● **Data to process**:
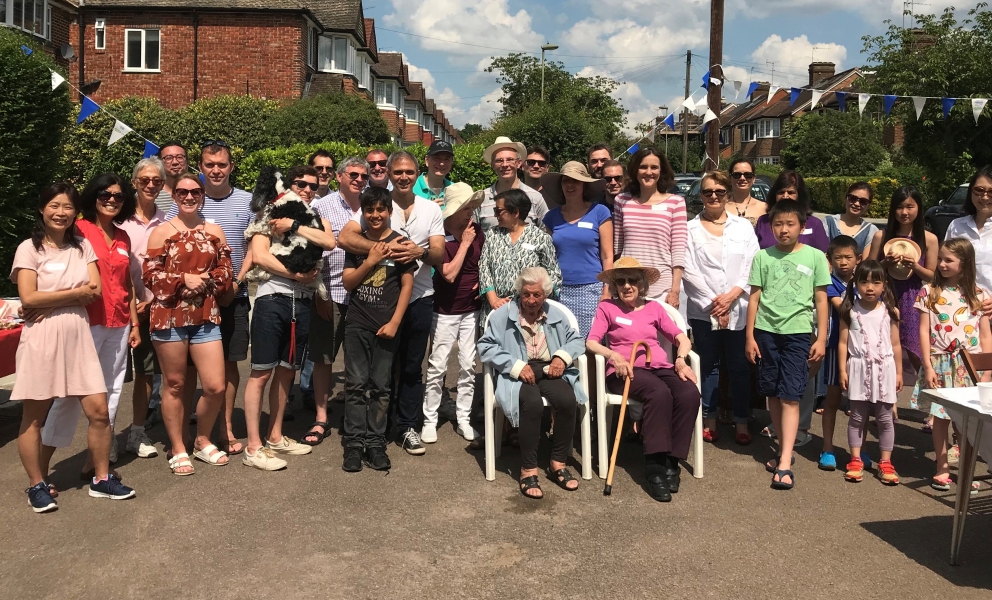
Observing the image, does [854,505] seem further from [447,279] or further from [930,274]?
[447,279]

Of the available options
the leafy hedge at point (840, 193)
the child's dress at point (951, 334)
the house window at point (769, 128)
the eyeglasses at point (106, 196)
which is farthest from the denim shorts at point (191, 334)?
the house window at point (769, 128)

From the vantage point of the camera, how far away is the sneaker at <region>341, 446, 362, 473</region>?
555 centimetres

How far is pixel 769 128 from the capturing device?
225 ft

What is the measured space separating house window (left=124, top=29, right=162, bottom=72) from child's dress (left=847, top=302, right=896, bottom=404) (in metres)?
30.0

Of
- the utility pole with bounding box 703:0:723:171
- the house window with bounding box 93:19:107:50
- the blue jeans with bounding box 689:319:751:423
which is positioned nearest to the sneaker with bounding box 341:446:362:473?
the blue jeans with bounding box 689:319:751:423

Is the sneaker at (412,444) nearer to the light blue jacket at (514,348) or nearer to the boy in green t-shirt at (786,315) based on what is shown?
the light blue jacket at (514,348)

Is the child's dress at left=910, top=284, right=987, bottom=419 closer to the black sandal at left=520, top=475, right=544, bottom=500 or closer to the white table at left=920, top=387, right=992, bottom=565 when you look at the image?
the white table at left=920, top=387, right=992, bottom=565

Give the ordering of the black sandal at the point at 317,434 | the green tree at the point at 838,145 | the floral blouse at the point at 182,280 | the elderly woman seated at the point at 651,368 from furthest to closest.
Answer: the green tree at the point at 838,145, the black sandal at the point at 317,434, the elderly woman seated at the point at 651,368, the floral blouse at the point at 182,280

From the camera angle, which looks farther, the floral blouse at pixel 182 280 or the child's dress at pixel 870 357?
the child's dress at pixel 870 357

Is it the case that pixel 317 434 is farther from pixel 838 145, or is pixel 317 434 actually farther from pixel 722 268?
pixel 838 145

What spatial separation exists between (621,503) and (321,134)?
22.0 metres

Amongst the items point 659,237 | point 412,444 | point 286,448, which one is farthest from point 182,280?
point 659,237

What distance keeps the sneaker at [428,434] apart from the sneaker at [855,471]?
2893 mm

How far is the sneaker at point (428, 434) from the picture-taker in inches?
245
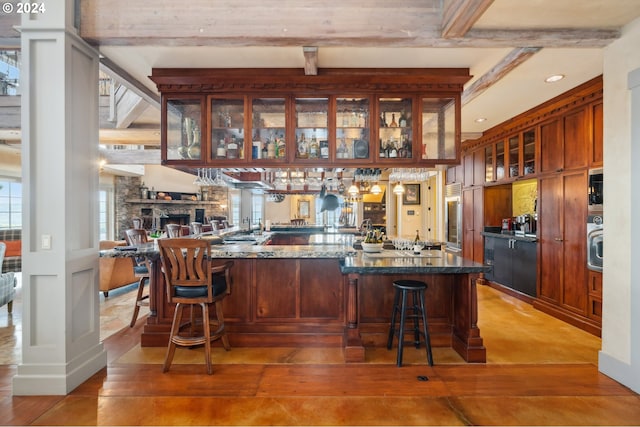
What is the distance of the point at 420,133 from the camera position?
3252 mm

* * *

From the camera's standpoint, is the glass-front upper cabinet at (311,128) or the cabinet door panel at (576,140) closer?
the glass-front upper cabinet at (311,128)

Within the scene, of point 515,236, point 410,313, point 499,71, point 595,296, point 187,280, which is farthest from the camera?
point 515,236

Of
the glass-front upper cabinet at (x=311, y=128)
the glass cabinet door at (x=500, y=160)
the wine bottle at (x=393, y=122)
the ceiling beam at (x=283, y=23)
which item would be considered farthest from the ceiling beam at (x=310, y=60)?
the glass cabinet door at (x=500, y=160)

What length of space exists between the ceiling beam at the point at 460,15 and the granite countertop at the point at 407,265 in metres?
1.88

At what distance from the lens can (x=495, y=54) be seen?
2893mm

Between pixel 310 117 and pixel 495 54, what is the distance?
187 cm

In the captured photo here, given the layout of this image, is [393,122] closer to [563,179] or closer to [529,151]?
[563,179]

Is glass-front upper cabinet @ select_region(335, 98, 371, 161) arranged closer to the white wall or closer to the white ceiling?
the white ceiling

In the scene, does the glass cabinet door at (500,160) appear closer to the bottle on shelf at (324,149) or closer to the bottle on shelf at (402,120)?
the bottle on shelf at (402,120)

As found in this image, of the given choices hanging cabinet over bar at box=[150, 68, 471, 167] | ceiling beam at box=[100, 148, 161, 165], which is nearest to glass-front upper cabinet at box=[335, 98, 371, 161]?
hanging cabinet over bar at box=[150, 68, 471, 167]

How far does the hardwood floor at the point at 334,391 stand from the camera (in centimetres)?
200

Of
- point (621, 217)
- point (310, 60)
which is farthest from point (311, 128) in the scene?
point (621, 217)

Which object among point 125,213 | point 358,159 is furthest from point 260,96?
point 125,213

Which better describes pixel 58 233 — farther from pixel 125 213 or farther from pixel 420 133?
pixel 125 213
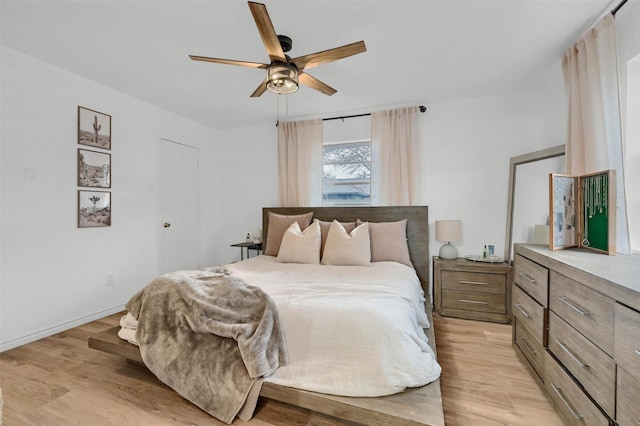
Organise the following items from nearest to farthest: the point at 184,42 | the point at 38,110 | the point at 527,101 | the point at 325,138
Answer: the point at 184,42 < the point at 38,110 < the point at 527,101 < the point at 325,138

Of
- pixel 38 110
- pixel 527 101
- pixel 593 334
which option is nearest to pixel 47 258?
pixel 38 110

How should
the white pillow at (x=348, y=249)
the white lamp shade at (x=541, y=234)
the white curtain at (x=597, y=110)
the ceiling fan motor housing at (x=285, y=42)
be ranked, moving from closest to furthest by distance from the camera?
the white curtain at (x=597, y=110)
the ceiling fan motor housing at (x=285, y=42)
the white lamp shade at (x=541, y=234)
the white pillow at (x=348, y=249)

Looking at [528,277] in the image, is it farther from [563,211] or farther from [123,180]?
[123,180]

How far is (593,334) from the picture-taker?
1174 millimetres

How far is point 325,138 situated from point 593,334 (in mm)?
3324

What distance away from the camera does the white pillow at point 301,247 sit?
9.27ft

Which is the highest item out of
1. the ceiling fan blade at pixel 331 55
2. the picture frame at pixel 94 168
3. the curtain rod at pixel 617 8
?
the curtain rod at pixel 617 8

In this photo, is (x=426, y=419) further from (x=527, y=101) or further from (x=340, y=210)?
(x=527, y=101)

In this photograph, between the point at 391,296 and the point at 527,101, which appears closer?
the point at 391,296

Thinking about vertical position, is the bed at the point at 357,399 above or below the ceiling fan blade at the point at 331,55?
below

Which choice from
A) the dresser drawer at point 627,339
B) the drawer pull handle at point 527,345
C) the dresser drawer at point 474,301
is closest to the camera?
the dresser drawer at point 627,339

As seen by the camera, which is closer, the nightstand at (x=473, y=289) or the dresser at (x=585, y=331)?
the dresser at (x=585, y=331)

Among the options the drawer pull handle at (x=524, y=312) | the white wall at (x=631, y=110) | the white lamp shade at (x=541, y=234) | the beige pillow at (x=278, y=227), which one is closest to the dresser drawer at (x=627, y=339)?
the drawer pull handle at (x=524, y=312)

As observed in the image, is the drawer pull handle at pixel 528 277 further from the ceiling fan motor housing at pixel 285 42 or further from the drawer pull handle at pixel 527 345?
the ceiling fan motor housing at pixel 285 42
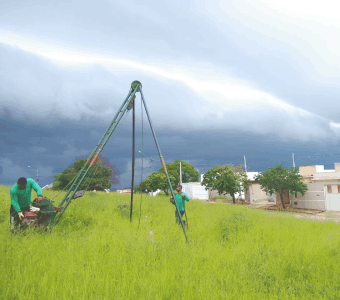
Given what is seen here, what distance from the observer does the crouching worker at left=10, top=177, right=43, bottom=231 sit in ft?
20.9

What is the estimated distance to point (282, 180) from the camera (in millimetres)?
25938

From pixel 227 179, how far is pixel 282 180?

● **Stated goal**: Identify each line above that contains the string "curtain", with case counting, and copy every such line in full.

● **Result of this exercise**:
the white curtain at (x=597, y=110)
the white curtain at (x=597, y=110)
3. the curtain rod at pixel 617 8
the curtain rod at pixel 617 8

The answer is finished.